··· 本文

姉の文章に触発されて描いたクレヨン画の大作は恐ろしげなことになりました。
気を取り直して、
「シロバニアファミリープレゼンツ LOVA HOTEL」若木くるみ
「LOVA SONG」若木くるみ
ファーストロバからロバイズオーバーまで。
「今、冴える老いドル 週末カフェイン もも(いろク)ロバー、Zen」若木くるみ
皆さんよくコーヒーを召し上がっておられます。決め台詞の「ゼーン!」で声をそろえたいです。ももクロを知らない方は調べてみてください。
額装するとかっこよかったです。
「サロバ湖」若木くるみ
細長いかたちが特徴のサロマ湖は、もともとロバのかたちに似ていました。北海道の湖です。構想を伝え、制作はほぼ杉先生にしていただきました!
「ファツマ•ロバ」父
←姉
※ファツマ•ロバは、アトランタ五輪女子マラソンで金メダルを取った選手です。
以上、若木家でした。お粗末様でした。
ここからは制作道場を支えるスタッフ4名の作品。
「ロバとモモのドナドナ」山下弘子
「ロバニラ弁当」えとうなおみ
「ロバネピーチ(バネポーチ)」梅木あづさ
「桃尻ロバ」時松美佳
美術の杉先生の型染め。

······
··· 提供データ

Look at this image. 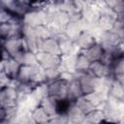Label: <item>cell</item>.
<instances>
[{
  "label": "cell",
  "instance_id": "26",
  "mask_svg": "<svg viewBox=\"0 0 124 124\" xmlns=\"http://www.w3.org/2000/svg\"><path fill=\"white\" fill-rule=\"evenodd\" d=\"M106 2L118 16L124 15V1L115 0V1H106Z\"/></svg>",
  "mask_w": 124,
  "mask_h": 124
},
{
  "label": "cell",
  "instance_id": "27",
  "mask_svg": "<svg viewBox=\"0 0 124 124\" xmlns=\"http://www.w3.org/2000/svg\"><path fill=\"white\" fill-rule=\"evenodd\" d=\"M14 16H15V15H13L10 11H8L4 8H1V13H0V22H1V24L9 23Z\"/></svg>",
  "mask_w": 124,
  "mask_h": 124
},
{
  "label": "cell",
  "instance_id": "21",
  "mask_svg": "<svg viewBox=\"0 0 124 124\" xmlns=\"http://www.w3.org/2000/svg\"><path fill=\"white\" fill-rule=\"evenodd\" d=\"M108 96L123 102L124 101V85L114 79L110 86Z\"/></svg>",
  "mask_w": 124,
  "mask_h": 124
},
{
  "label": "cell",
  "instance_id": "15",
  "mask_svg": "<svg viewBox=\"0 0 124 124\" xmlns=\"http://www.w3.org/2000/svg\"><path fill=\"white\" fill-rule=\"evenodd\" d=\"M91 62L90 60L83 55L81 52L78 53L76 56V63H75V73H85L89 71Z\"/></svg>",
  "mask_w": 124,
  "mask_h": 124
},
{
  "label": "cell",
  "instance_id": "23",
  "mask_svg": "<svg viewBox=\"0 0 124 124\" xmlns=\"http://www.w3.org/2000/svg\"><path fill=\"white\" fill-rule=\"evenodd\" d=\"M76 105L80 108V110L86 115L89 112H91L92 110H94L96 108L93 106V104L90 102V100L86 97V96H82L79 99H78L76 102Z\"/></svg>",
  "mask_w": 124,
  "mask_h": 124
},
{
  "label": "cell",
  "instance_id": "20",
  "mask_svg": "<svg viewBox=\"0 0 124 124\" xmlns=\"http://www.w3.org/2000/svg\"><path fill=\"white\" fill-rule=\"evenodd\" d=\"M116 18L108 16H101L96 25L103 31H112Z\"/></svg>",
  "mask_w": 124,
  "mask_h": 124
},
{
  "label": "cell",
  "instance_id": "16",
  "mask_svg": "<svg viewBox=\"0 0 124 124\" xmlns=\"http://www.w3.org/2000/svg\"><path fill=\"white\" fill-rule=\"evenodd\" d=\"M86 97L90 100V102L93 104V106L96 108H101L105 105V103L107 102L108 97V94L104 93V92L99 91V90H96L95 92L87 95Z\"/></svg>",
  "mask_w": 124,
  "mask_h": 124
},
{
  "label": "cell",
  "instance_id": "24",
  "mask_svg": "<svg viewBox=\"0 0 124 124\" xmlns=\"http://www.w3.org/2000/svg\"><path fill=\"white\" fill-rule=\"evenodd\" d=\"M45 73H46V82L47 83H50V82H53L57 79L60 78L61 77V69L60 67H54V68H50V69H46L45 70Z\"/></svg>",
  "mask_w": 124,
  "mask_h": 124
},
{
  "label": "cell",
  "instance_id": "3",
  "mask_svg": "<svg viewBox=\"0 0 124 124\" xmlns=\"http://www.w3.org/2000/svg\"><path fill=\"white\" fill-rule=\"evenodd\" d=\"M69 81L59 78L53 82L48 83V94L57 100H64L68 97Z\"/></svg>",
  "mask_w": 124,
  "mask_h": 124
},
{
  "label": "cell",
  "instance_id": "8",
  "mask_svg": "<svg viewBox=\"0 0 124 124\" xmlns=\"http://www.w3.org/2000/svg\"><path fill=\"white\" fill-rule=\"evenodd\" d=\"M65 114L68 118L69 124H79L85 120V114L80 110V108L76 105L75 102L71 103Z\"/></svg>",
  "mask_w": 124,
  "mask_h": 124
},
{
  "label": "cell",
  "instance_id": "10",
  "mask_svg": "<svg viewBox=\"0 0 124 124\" xmlns=\"http://www.w3.org/2000/svg\"><path fill=\"white\" fill-rule=\"evenodd\" d=\"M22 39L1 40V42H2V48L6 49L10 53V55L12 57H15L18 52H20L21 50H23Z\"/></svg>",
  "mask_w": 124,
  "mask_h": 124
},
{
  "label": "cell",
  "instance_id": "18",
  "mask_svg": "<svg viewBox=\"0 0 124 124\" xmlns=\"http://www.w3.org/2000/svg\"><path fill=\"white\" fill-rule=\"evenodd\" d=\"M57 101H58L57 99L48 96L43 99L41 102V106L45 108V110L48 113L50 117L57 114Z\"/></svg>",
  "mask_w": 124,
  "mask_h": 124
},
{
  "label": "cell",
  "instance_id": "17",
  "mask_svg": "<svg viewBox=\"0 0 124 124\" xmlns=\"http://www.w3.org/2000/svg\"><path fill=\"white\" fill-rule=\"evenodd\" d=\"M82 32H83V31H82V28H81V26H80L79 21H77V22L70 21V22L68 23V25L66 26V28H65V34H66L73 42H75Z\"/></svg>",
  "mask_w": 124,
  "mask_h": 124
},
{
  "label": "cell",
  "instance_id": "1",
  "mask_svg": "<svg viewBox=\"0 0 124 124\" xmlns=\"http://www.w3.org/2000/svg\"><path fill=\"white\" fill-rule=\"evenodd\" d=\"M75 76H76V78L79 80L84 96H87L98 89L101 79L96 78L89 71L85 73H75Z\"/></svg>",
  "mask_w": 124,
  "mask_h": 124
},
{
  "label": "cell",
  "instance_id": "12",
  "mask_svg": "<svg viewBox=\"0 0 124 124\" xmlns=\"http://www.w3.org/2000/svg\"><path fill=\"white\" fill-rule=\"evenodd\" d=\"M74 43L77 45V46L80 50L86 49V48L94 46L95 44H97L96 39L90 32H82Z\"/></svg>",
  "mask_w": 124,
  "mask_h": 124
},
{
  "label": "cell",
  "instance_id": "13",
  "mask_svg": "<svg viewBox=\"0 0 124 124\" xmlns=\"http://www.w3.org/2000/svg\"><path fill=\"white\" fill-rule=\"evenodd\" d=\"M80 52L83 55H85L90 60V62H95V61H100V59L102 58L105 50L101 46V45L95 44L94 46H90L86 49L80 50Z\"/></svg>",
  "mask_w": 124,
  "mask_h": 124
},
{
  "label": "cell",
  "instance_id": "29",
  "mask_svg": "<svg viewBox=\"0 0 124 124\" xmlns=\"http://www.w3.org/2000/svg\"><path fill=\"white\" fill-rule=\"evenodd\" d=\"M122 42H123V43H124V37H123V38H122Z\"/></svg>",
  "mask_w": 124,
  "mask_h": 124
},
{
  "label": "cell",
  "instance_id": "9",
  "mask_svg": "<svg viewBox=\"0 0 124 124\" xmlns=\"http://www.w3.org/2000/svg\"><path fill=\"white\" fill-rule=\"evenodd\" d=\"M30 82L36 86L46 82L45 69L38 63L30 66Z\"/></svg>",
  "mask_w": 124,
  "mask_h": 124
},
{
  "label": "cell",
  "instance_id": "7",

······

--- 取り組む課題 ---
a) 本文の「姉の文章に触発されて描いたクレヨン画の大作は恐ろしげなことになりました。」から「ない方は調べてみてください。」までを、「コーヒー」を「紅茶」に変えて書き直してください。
b) 本文に基づいて、次の問いに答えてください。
(i) サロマ湖はどこにある湖ですか。
(ii) ファツマ•ロバが金メダルを取ったのは何の競技ですか。
(iii) 制作道場を支えるスタッフは何名ですか。
上記のレコードは本文とは無関係です。

--- 解答 ---
a)
姉の文章に触発されて描いたクレヨン画の大作は恐ろしげなことになりました。
気を取り直して、
「シロバニアファミリープレゼンツ LOVA HOTEL」若木くるみ
「LOVA SONG」若木くるみ
ファーストロバからロバイズオーバーまで。
「今、冴える老いドル 週末カフェイン もも(いろク)ロバー、Zen」若木くるみ
皆さんよく紅茶を召し上がっておられます。決め台詞の「ゼーン!」で声をそろえたいです。ももクロを知らない方は調べてみてください。

b)
(i) 北海道
(ii) アトランタ五輪女子マラソン
(iii) 4名